If you are in college, it's no wonder you are miserable - it appears you have no focus.
Yes, they call me wiener licker for a reason...


----------



## Diamondback 2/2 (Mar 10, 2011)

In today’s military you need a degree to be a grunt; you might rethink the idea that walking away from an education and joining the military will benefit you in the long run. Promotions, advancement, special units all want educated people. What if you join the military and learn you hate it more than being in school? Stick with your education, suck it up and push through these hard times and it will serve you better down the road when you do join the military.

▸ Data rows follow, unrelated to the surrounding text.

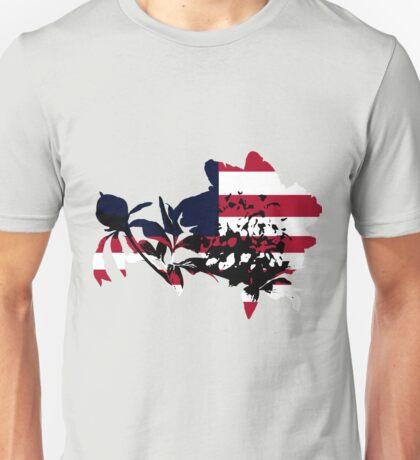 Patriotic Peony Unisex T-Shirt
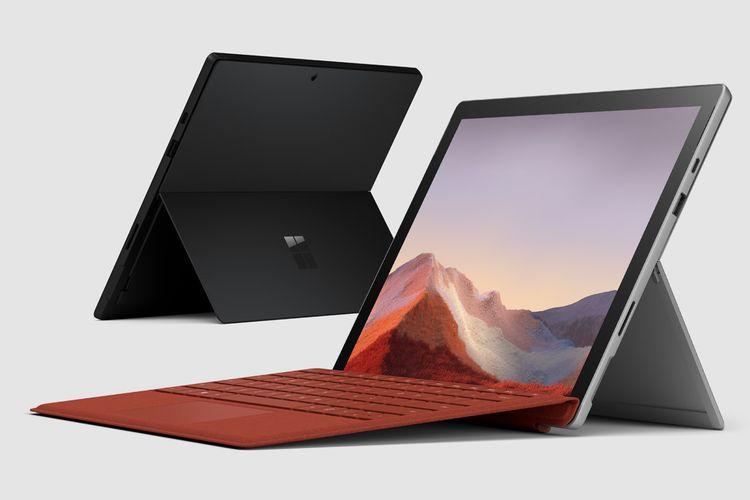 Ilustrasi Surface Pro 7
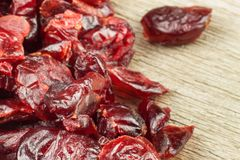 Healthy eating dried cranberries. Diet food. Stock Photo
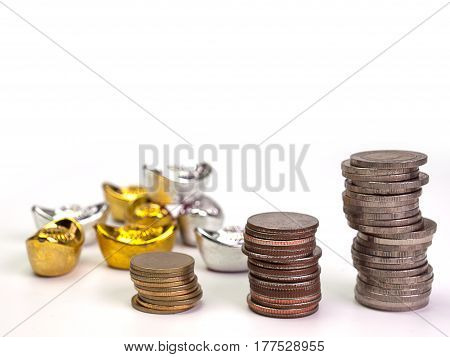 Rows of coins shows an increase for finance and banking concept. (with free copyspace for text)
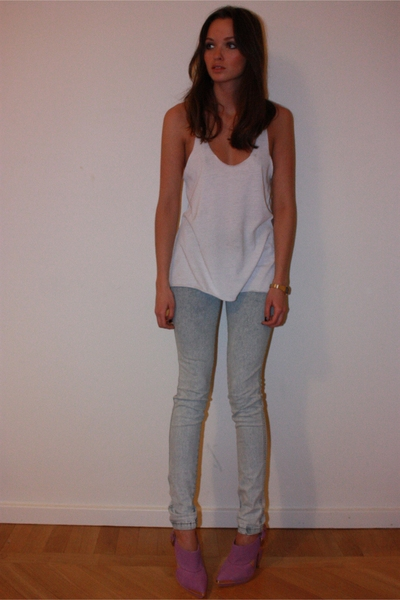 Zara top - GINA TRICOT jeans - TopShop Unique shoes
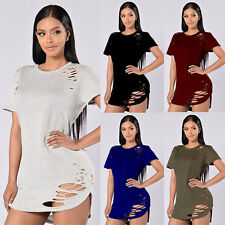 Short-sleeved Flowers  1X Blouse Women Tops Hollow out Fashion  T shirt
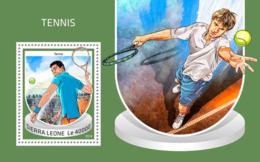 Sierra Leone 2018  Tennis  S201810 - Sierra Leone (1961-...)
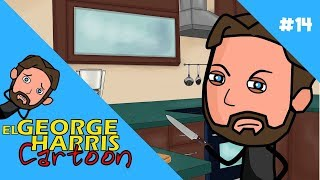 El Geore Harris Cartoon Ep 14 - Parirle al Brayan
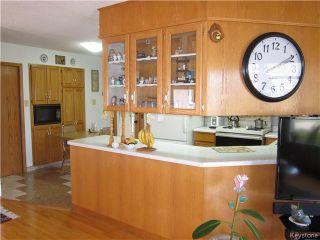 Photo 5: 968 Beecher Avenue in Winnipeg: Residential for sale (4F)  : MLS®# 1712001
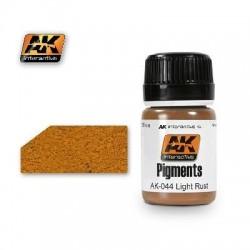 PIGMENT AK - LIGHT RUST - AK 044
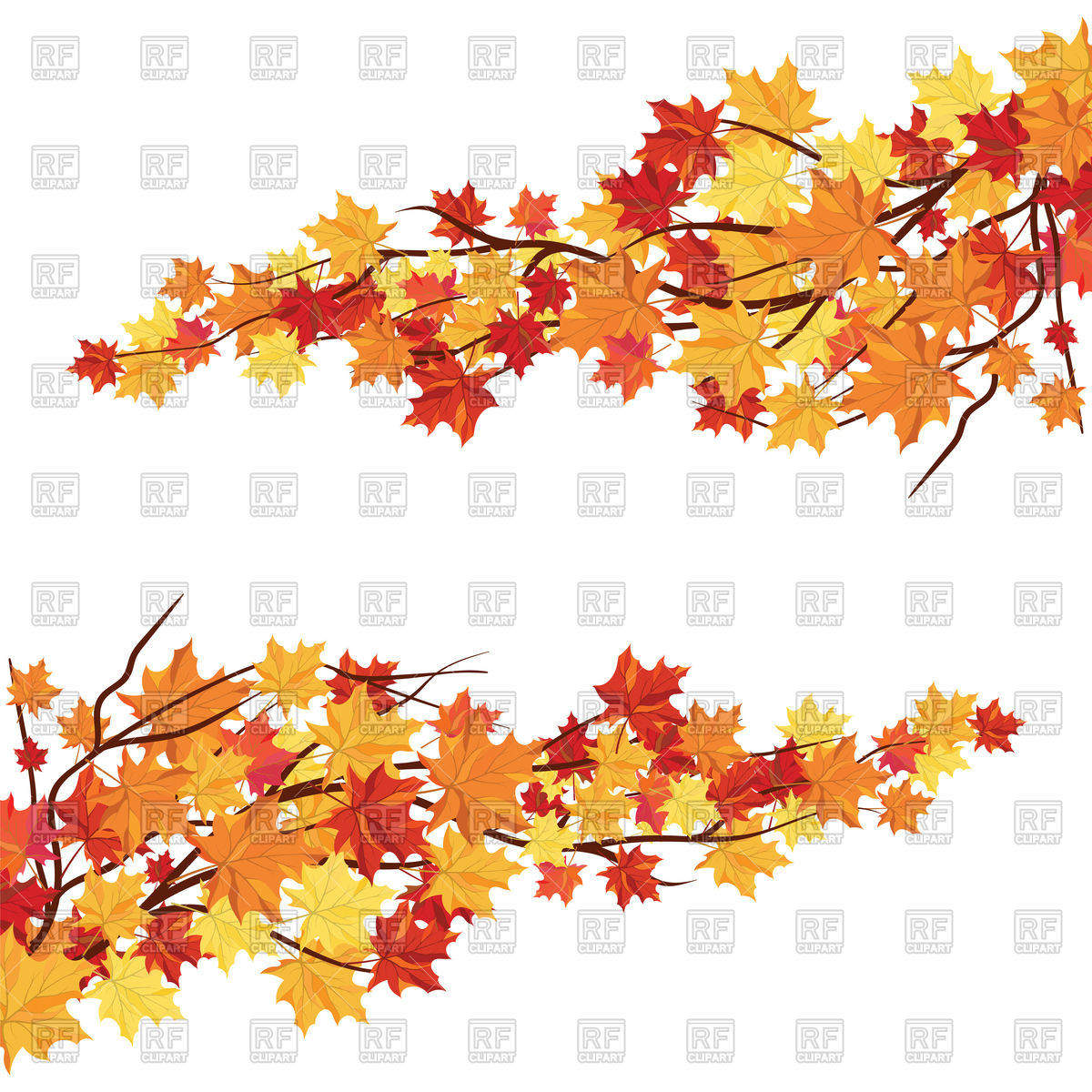 1200x1200 Branches With Orange Maple Leaves Vector Image Vector Artwork Of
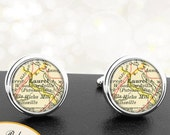 Cufflinks Laurel Maryland Handmade Cuff Links City State Maps MD Groomsmen Wedding Party Fathers Dads Men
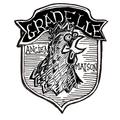Ancienne Maison Gradelle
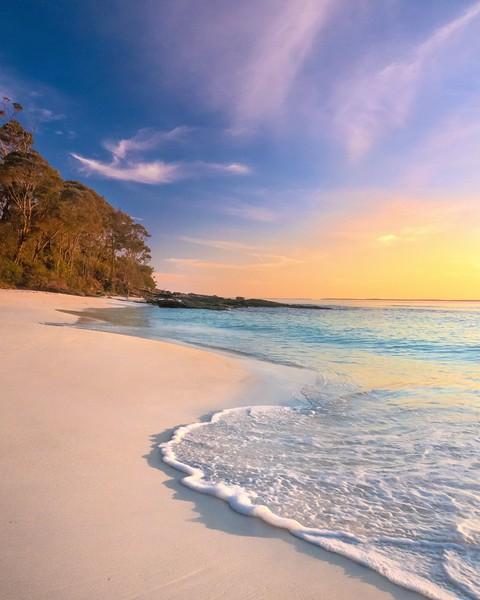 Hyams Beach 1.jpg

Accomplish one task at a time, 25 meter target and all that good stuff…


----------



## Free-Flow (Mar 10, 2011)

JAB said:


> In today’s military you need a degree to be a grunt; you might rethink the idea that walking away from an education and joining the military will benefit you in the long run. Promotions, advancement, special units all want educated people. What if you join the military and learn you hate it more than being in school? Stick with your education, suck it up and push through these hard times and it will serve you better down the road when you do join the military. Accomplish one task at a time, 25 meter target and all that good stuff…


That's a good point JAB, thanks for your insight.



x SF med said:


> Free  Flow--  MAKE UP YOUR OWN F*CKING MIND.  Quit whining about it and do something.
> If you are in college, it's no wonder you are miserable - it appears you have no focus.
> Yes, they call me wiener licker for a reason...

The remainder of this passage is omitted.